# Instructions for the task
Tally the lines in the records below that contain the string "label", with case counting. Reply with the number only.

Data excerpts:
──────

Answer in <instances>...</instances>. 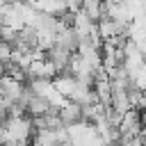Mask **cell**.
<instances>
[{
	"instance_id": "cell-1",
	"label": "cell",
	"mask_w": 146,
	"mask_h": 146,
	"mask_svg": "<svg viewBox=\"0 0 146 146\" xmlns=\"http://www.w3.org/2000/svg\"><path fill=\"white\" fill-rule=\"evenodd\" d=\"M57 114H59V123L64 125V130H71L75 125H82V107L75 105V103H68L66 100L57 110Z\"/></svg>"
}]
</instances>
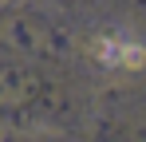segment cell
Returning a JSON list of instances; mask_svg holds the SVG:
<instances>
[{
  "mask_svg": "<svg viewBox=\"0 0 146 142\" xmlns=\"http://www.w3.org/2000/svg\"><path fill=\"white\" fill-rule=\"evenodd\" d=\"M146 51L138 44H119V67H142Z\"/></svg>",
  "mask_w": 146,
  "mask_h": 142,
  "instance_id": "6da1fadb",
  "label": "cell"
},
{
  "mask_svg": "<svg viewBox=\"0 0 146 142\" xmlns=\"http://www.w3.org/2000/svg\"><path fill=\"white\" fill-rule=\"evenodd\" d=\"M119 44H122V40H111V36L99 40V59L111 63V67H119Z\"/></svg>",
  "mask_w": 146,
  "mask_h": 142,
  "instance_id": "7a4b0ae2",
  "label": "cell"
}]
</instances>
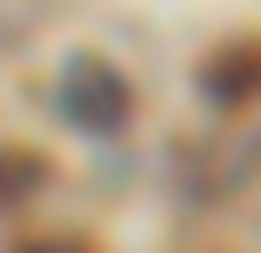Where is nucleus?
<instances>
[{"mask_svg": "<svg viewBox=\"0 0 261 253\" xmlns=\"http://www.w3.org/2000/svg\"><path fill=\"white\" fill-rule=\"evenodd\" d=\"M206 95H214L222 111H238L245 95H261V40L222 47V56H214V71H206Z\"/></svg>", "mask_w": 261, "mask_h": 253, "instance_id": "2", "label": "nucleus"}, {"mask_svg": "<svg viewBox=\"0 0 261 253\" xmlns=\"http://www.w3.org/2000/svg\"><path fill=\"white\" fill-rule=\"evenodd\" d=\"M64 111H71V127H87V135H119V119H127V79H119L111 63H71Z\"/></svg>", "mask_w": 261, "mask_h": 253, "instance_id": "1", "label": "nucleus"}, {"mask_svg": "<svg viewBox=\"0 0 261 253\" xmlns=\"http://www.w3.org/2000/svg\"><path fill=\"white\" fill-rule=\"evenodd\" d=\"M32 190H48V158L40 150H0V206L32 198Z\"/></svg>", "mask_w": 261, "mask_h": 253, "instance_id": "3", "label": "nucleus"}]
</instances>
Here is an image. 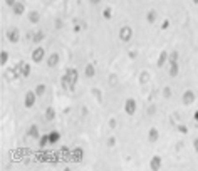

──────

# Solution below
4